High-dimensional regression#

Most of the methods we’ve discussed work best when \(n\) is much larger than \(p\).
However, the case \(p\gg n\) is now common, due to experimental advances and cheaper computers:
- Medicine: Instead of regressing heart disease onto just a fewclinical observations (blood pressure, salt consumption, age), we use in addition 500,000 single nucleotide polymorphisms.
- Marketing: Using search terms to understand online shopping patterns. A bag of words model defines one feature for every possible search term, which counts the number of times the term appears in a person’s search. There can be as many features as words in the dictionary.

Some problems#

When \(n=p\), we can find a fit that goes through every point.
We could use regularization methods, such as variable selection, ridge regression and the lasso.
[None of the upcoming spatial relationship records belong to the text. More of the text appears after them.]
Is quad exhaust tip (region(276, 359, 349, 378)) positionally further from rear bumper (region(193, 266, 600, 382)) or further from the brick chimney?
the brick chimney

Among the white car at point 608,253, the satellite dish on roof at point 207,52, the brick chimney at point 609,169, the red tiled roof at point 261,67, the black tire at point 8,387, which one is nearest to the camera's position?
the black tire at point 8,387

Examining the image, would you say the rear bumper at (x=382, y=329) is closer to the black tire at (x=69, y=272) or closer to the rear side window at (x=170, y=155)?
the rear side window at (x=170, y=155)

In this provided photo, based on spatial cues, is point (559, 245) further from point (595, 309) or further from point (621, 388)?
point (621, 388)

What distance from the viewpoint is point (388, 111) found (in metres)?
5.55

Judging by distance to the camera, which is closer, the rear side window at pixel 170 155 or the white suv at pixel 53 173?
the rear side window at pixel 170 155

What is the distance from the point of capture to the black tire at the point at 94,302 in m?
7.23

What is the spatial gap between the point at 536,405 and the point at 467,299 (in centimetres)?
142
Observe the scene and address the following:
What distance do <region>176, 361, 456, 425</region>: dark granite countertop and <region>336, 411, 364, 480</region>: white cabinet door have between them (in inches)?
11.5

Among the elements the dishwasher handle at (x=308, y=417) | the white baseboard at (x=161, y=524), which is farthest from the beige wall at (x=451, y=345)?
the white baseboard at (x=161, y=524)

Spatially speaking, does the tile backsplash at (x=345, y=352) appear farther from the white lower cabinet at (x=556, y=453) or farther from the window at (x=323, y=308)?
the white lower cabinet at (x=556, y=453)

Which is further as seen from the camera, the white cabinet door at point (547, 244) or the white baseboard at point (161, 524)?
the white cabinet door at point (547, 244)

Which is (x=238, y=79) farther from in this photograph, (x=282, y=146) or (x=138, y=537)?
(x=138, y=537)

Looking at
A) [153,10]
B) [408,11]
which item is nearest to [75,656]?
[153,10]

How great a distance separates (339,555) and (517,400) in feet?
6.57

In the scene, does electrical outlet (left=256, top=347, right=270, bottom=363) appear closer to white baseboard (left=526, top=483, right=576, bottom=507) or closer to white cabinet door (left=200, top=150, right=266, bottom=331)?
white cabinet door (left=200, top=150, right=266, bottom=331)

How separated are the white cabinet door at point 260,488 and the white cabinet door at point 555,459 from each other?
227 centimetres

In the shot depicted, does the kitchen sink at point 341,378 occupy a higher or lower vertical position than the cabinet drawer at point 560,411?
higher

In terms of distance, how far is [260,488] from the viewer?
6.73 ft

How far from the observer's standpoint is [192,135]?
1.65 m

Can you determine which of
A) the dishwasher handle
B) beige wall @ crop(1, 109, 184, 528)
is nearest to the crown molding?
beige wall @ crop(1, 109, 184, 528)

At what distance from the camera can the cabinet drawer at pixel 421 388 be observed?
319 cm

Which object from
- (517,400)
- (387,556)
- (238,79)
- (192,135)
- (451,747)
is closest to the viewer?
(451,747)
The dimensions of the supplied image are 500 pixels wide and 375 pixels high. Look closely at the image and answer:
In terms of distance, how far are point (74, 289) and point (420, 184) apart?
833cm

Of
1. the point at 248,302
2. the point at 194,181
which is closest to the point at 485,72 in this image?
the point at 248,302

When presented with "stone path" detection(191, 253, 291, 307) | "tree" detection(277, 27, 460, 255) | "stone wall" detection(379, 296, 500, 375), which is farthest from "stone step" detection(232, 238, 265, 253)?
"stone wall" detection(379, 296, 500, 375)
In each case, only 20 predictors are associated to the response.
Plots show the test error of the Lasso.
Message: Adding predictors that are uncorrelated with the response hurts the performance of the regression!

When \(p>n\), every predictor is a linear combination of other predictors, i.e. there is an extreme level of multicollinearity.
The Lasso and Ridge regression will choose one set of coefficients.
The coefficients selected \(\{i\;;\; |\hat\beta_i| >\delta \}\) are not guaranteed to be identical to \(\{i\;;\; |\beta_i| >\delta \}\). There can be many sets of predictors (possibly non-overlapping) which yield apparently good models.
Message: Don’t overstate the importance of the predictors selected.

When \(p>n\), LASSO might select a sparse model.
Running lm on selected variables on training data is bad.
Running lm on selected variables on independent validation data is OK-ish – is this lm a good model?
Message: Don’t use inferential methods developed for least squares regression for things like LASSO, forward stepwise, etc.
Can we do better? Yes, but it’s complicated and a little above our level here.